● **Recorded information**:
|---|
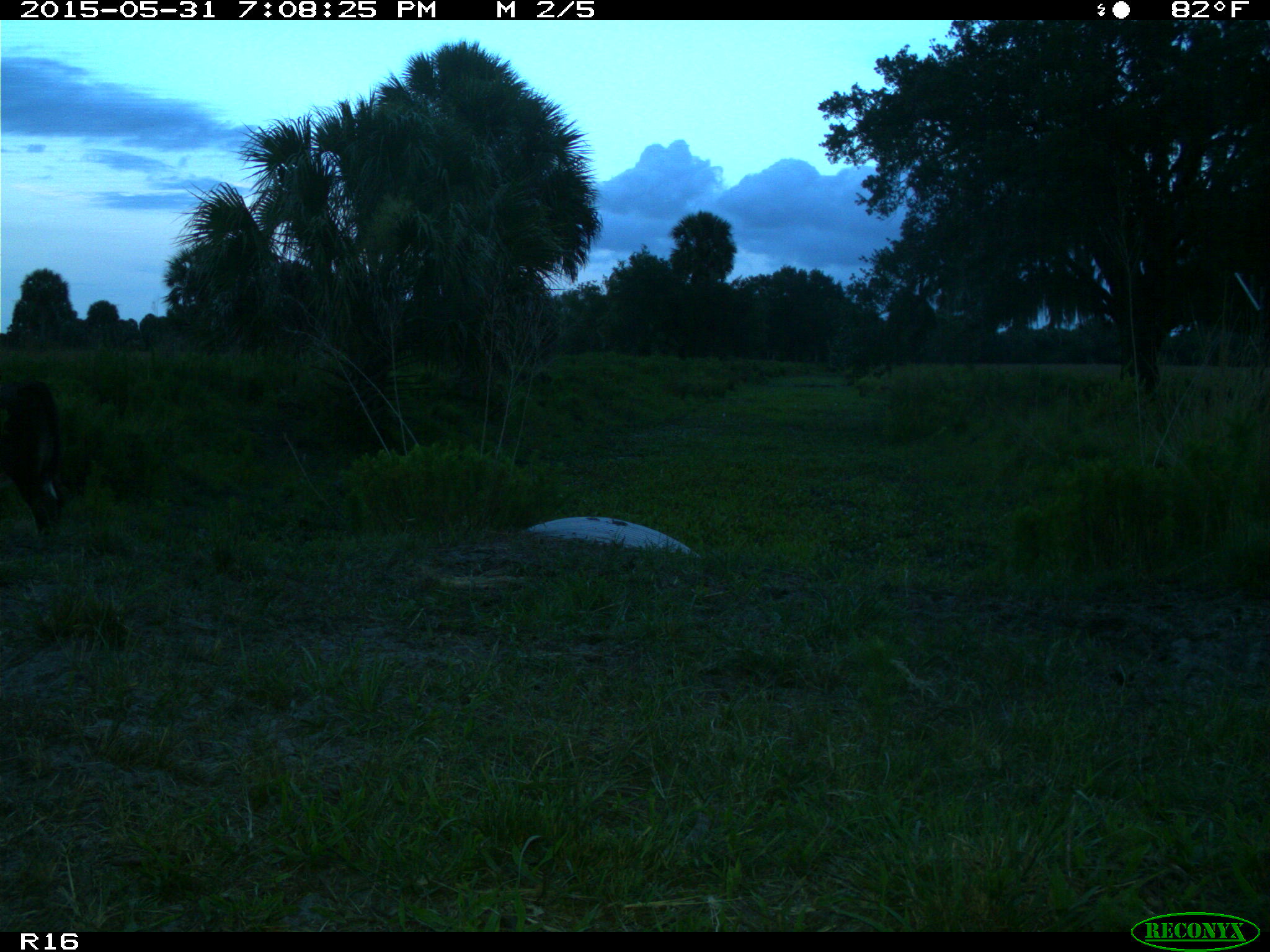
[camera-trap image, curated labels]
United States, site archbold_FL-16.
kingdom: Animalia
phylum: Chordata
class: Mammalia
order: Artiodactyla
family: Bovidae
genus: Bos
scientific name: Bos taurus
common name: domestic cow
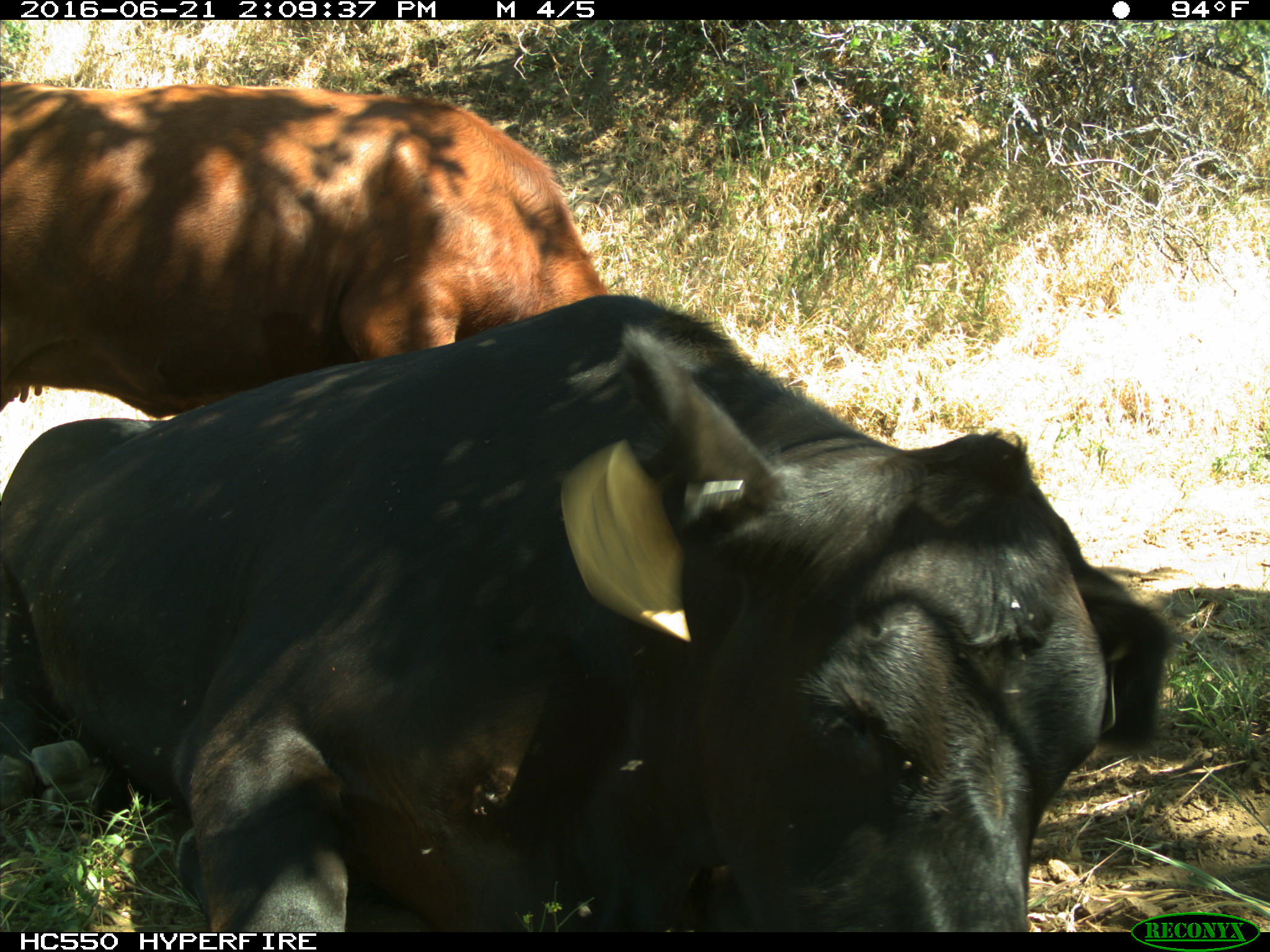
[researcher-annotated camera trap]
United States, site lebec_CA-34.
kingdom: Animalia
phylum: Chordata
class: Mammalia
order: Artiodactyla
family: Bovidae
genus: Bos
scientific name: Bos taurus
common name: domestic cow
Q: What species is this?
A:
|---|
● **What you need to do**: "camera" is the word to look for; copy every line of the data that has it.

● **Answer below**:
[camera-trap image, curated labels]
[researcher-annotated camera trap]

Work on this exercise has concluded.